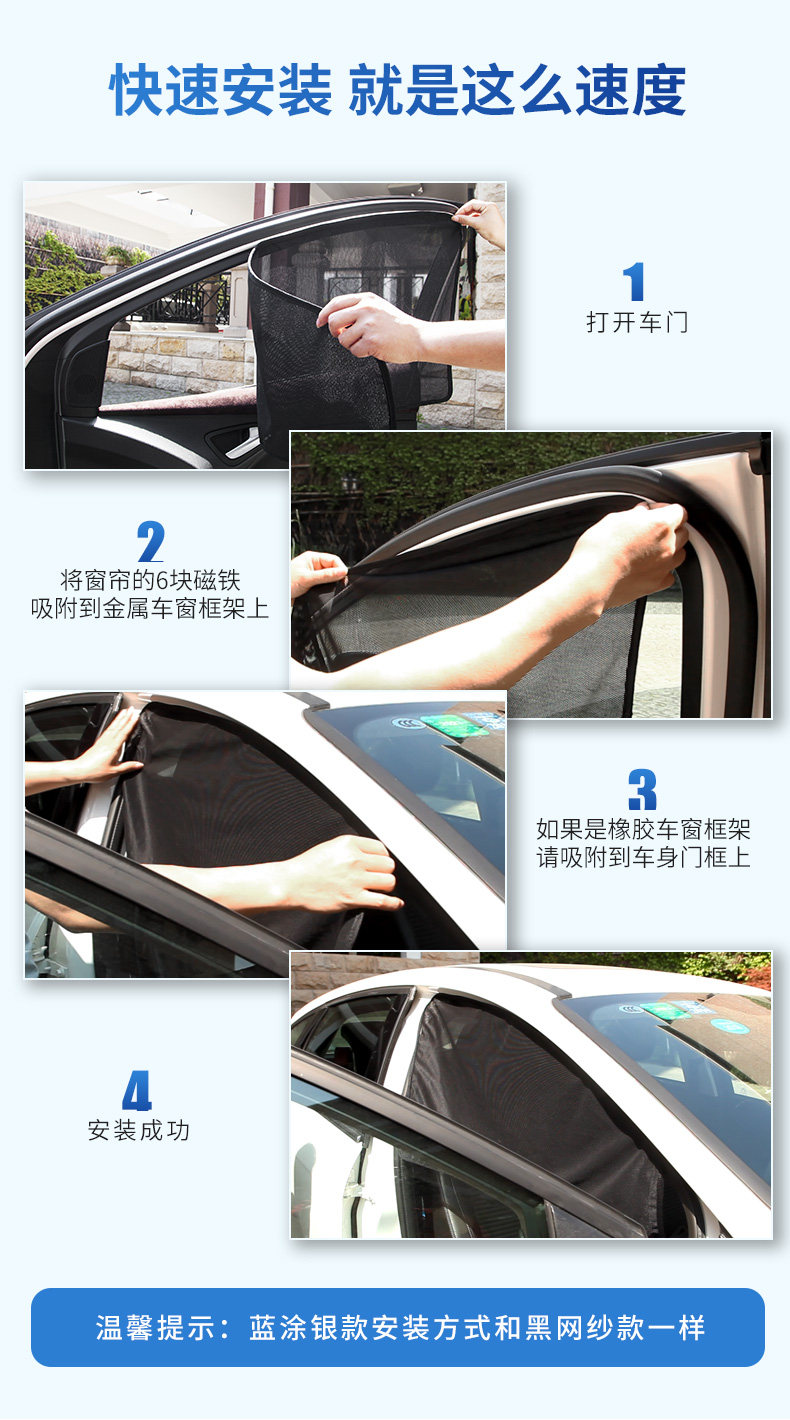 快速安装 就是这么速度

1
打开车门

2
将窗帘的6块磁铁
吸附到金属车窗框架上

3
如果是橡胶车窗框架
请吸附到车身门框上

4
安装成功

温馨提示：蓝涂银款安装方式和黑网纱款一样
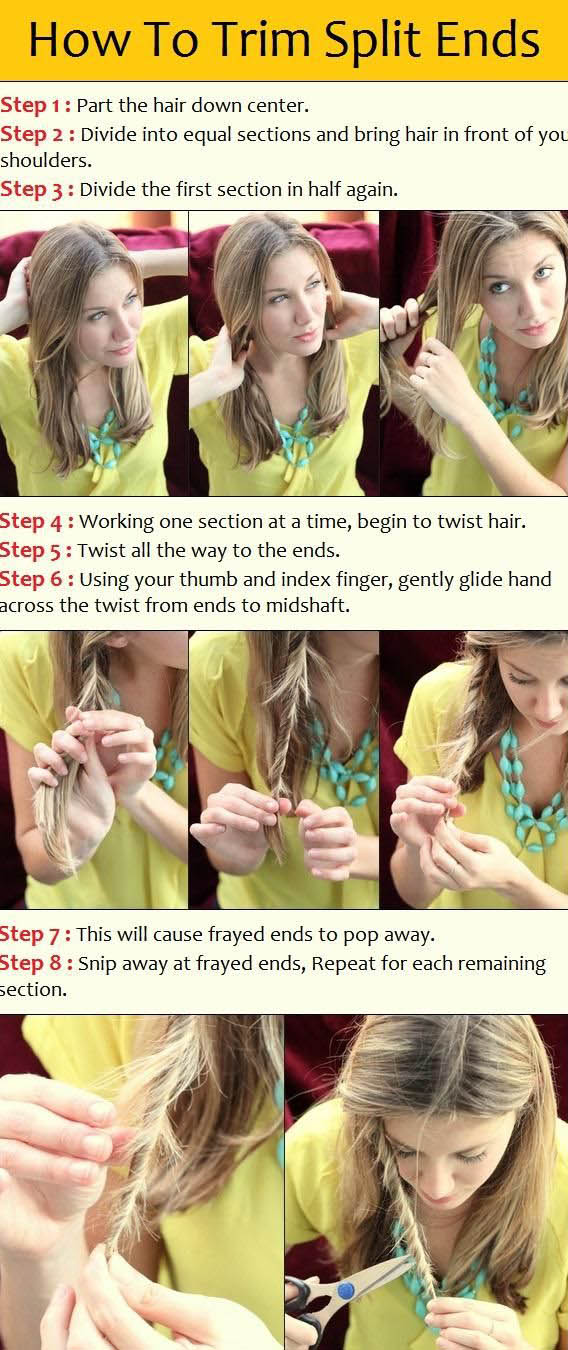 How To Trim Split Ends

Step 1 : Part the hair down center.
Step 2 : Divide into equal sections and bring hair in front of you shoulders.
Step 3 : Divide the first section in half again.

Step 4 : Working one section at a time, begin to twist hair.
Step 5 : Twist all the way to the ends.
Step 6 : Using your thumb and index finger, gently glide hand across the twist from ends to midshaft.

Step 7 : This will cause frayed ends to pop away.
Step 8 : Snip away at frayed ends, Repeat for each remaining section.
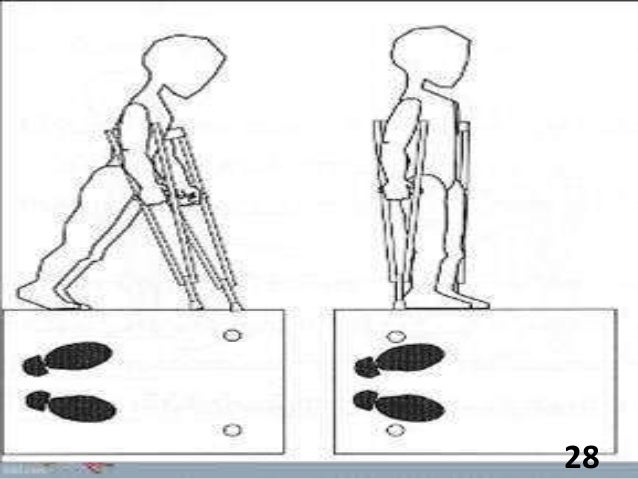 28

══════════════════════════════

# Prompt
Would you give the records again exactly, dropping the pictures?

# Expected answer
 快速安装 就是这么速度

1
打开车门

2
将窗帘的6块磁铁
吸附到金属车窗框架上

3
如果是橡胶车窗框架
请吸附到车身门框上

4
安装成功

温馨提示：蓝涂银款安装方式和黑网纱款一样
 How To Trim Split Ends

Step 1 : Part the hair down center.
Step 2 : Divide into equal sections and bring hair in front of you shoulders.
Step 3 : Divide the first section in half again.

Step 4 : Working one section at a time, begin to twist hair.
Step 5 : Twist all the way to the ends.
Step 6 : Using your thumb and index finger, gently glide hand across the twist from ends to midshaft.

Step 7 : This will cause frayed ends to pop away.
Step 8 : Snip away at frayed ends, Repeat for each remaining section.
 28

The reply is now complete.